Comme le montre le sondage, des motifs socio-économiques apparaissent en tête des préoccupations. Il semblerait donc bien qu’il existe un décalage entre la place accordée à l’immigration dans les discours médiatiques et politiques et les véritables priorités des populations européennes [5].
Du côté des pro-Brexit, la lutte contre l’immigration a été le prétexte majeur mobilisé pour encourager ce choix. Le message de la campagne des europhobes était clair : « quitter l’Europe et maîtriser l’immigration, ou rester et subir une immigration illimitée, une baisse des salaires et des tensions culturelles [6] ». Cet argument a pris une place centrale dans le débat invisibilisant d’autres raisons sociales expliquant ce choix : des populations de villes post-industrielles se sentant abandonnées et accablées par les mesures d’austérité promues par l’UE, en recherche de meilleures perspectives [7]. Le Brexit révèle en effet une profonde fracture entre les élites partisanes de rester dans l’UE et les masses populaires qui subissent de plein fouet les conséquences d’un système économique néo-libéral mondialisé creusant toujours plus les injustices.

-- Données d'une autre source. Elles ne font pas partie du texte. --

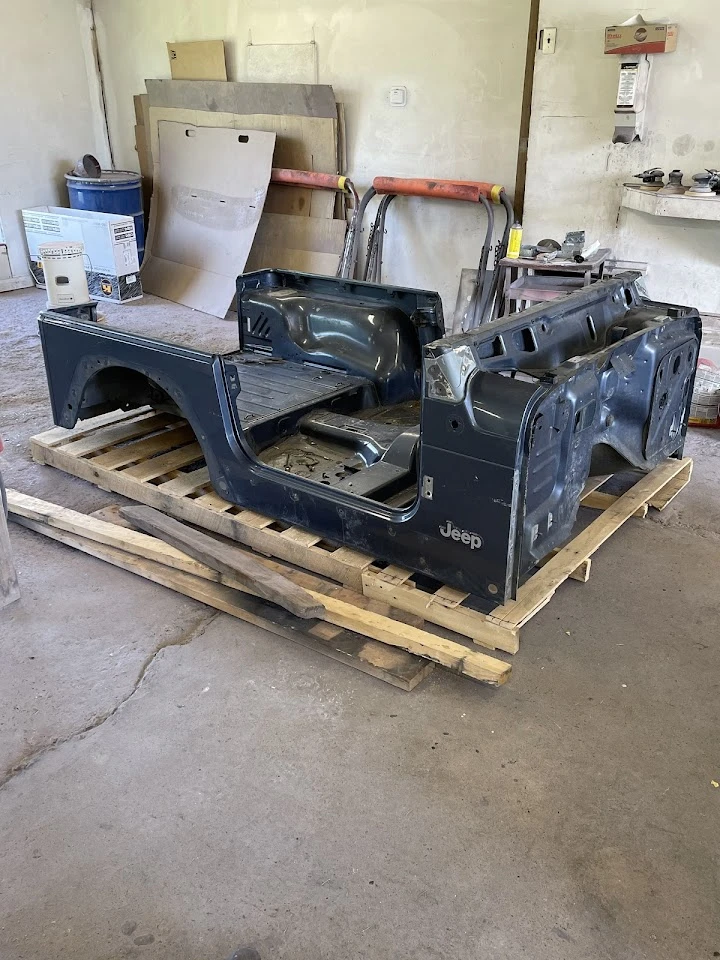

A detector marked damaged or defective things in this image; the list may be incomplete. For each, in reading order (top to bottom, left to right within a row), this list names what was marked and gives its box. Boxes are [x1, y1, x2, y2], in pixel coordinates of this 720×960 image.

Ce constat social est sans doute aussi ce qui maintient les Gilets jaunes [8] dans les rues de France depuis plusieurs semaines. Ce mouvement, arrivé par surprise, mobilise une frange populaire de la population peu habituée aux mobilisations massives. Malgré la variété des structures et un rapport hésitant à la représentativité, le leitmotiv des gilets jaunes est clair : critiquer radicalement les politiques de fiscalité nationales et dénoncer une autorité politique déconnectée des réalités des couches sociales défavorisées. Il est important de noter que, contrairement aux discours pro-Brexit, les textes officiels de groupes de Gilets Jaunes ne contiennent pas de propos racistes et xénophobes [9] . Si certains dérapages ont été constatés, dont l’écho a été renforcé par une stratégie de diabolisation du pouvoir [10], il n’en demeure pas moins essentiel de se pencher sur ce ras-le-bol exprimé massivement.
Vers une hausse des protestations ?
Plus largement, ces manifestations de colère risquent de se multiplier sur le continent face à des inégalités toujours plus aigües, une précarisation du marché de l’emploi et une paupérisation croissante. Les chiffres en attestent : en 2011, 120 millions de personnes vivaient sous le seuil de pauvreté, soit ¼ de la population européenne. Selon Oxfam [11], ce nombre pourrait augmenter de 15 à 25 millions de personnes d’ici à 2025 si les politiques d’austérité européennes se poursuivent. Les écarts de revenus se creusent également. Un travailleur sur dix est pauvre en Europe en raison de facteurs tels que la précarité et la flexibilité du travail grandissantes. Depuis 1980, les 1 % d’Européens les plus riches ont vu leur revenu moyen croître deux fois plus vite que celui des 50 % les moins aisés [12].
Les politiques européennes ne semblent pas à même de prendre des mesures plus égalitaires. Au contraire, depuis la crise financière de 2007-2008, les politiques d’austérité (baisse des dépenses publiques, augmentation des recettes fiscales, etc.) mises en place ont renforcé les inégalités sociales (augmentation du chômage, des inégalités de revenus, etc.). Le cas de la Grèce est exemplatif à ce sujet, la pauvreté ayant explosé suite aux mesures d’austérité imposées. Des experts du FMI (Fonds Monétaire international, protagoniste central dans la mise en place des politiques d’austérité) ont d’ailleurs reconnu en 2012 avoir sous-estimé les effets négatifs de l’austérité sur l’emploi et l’économie [13].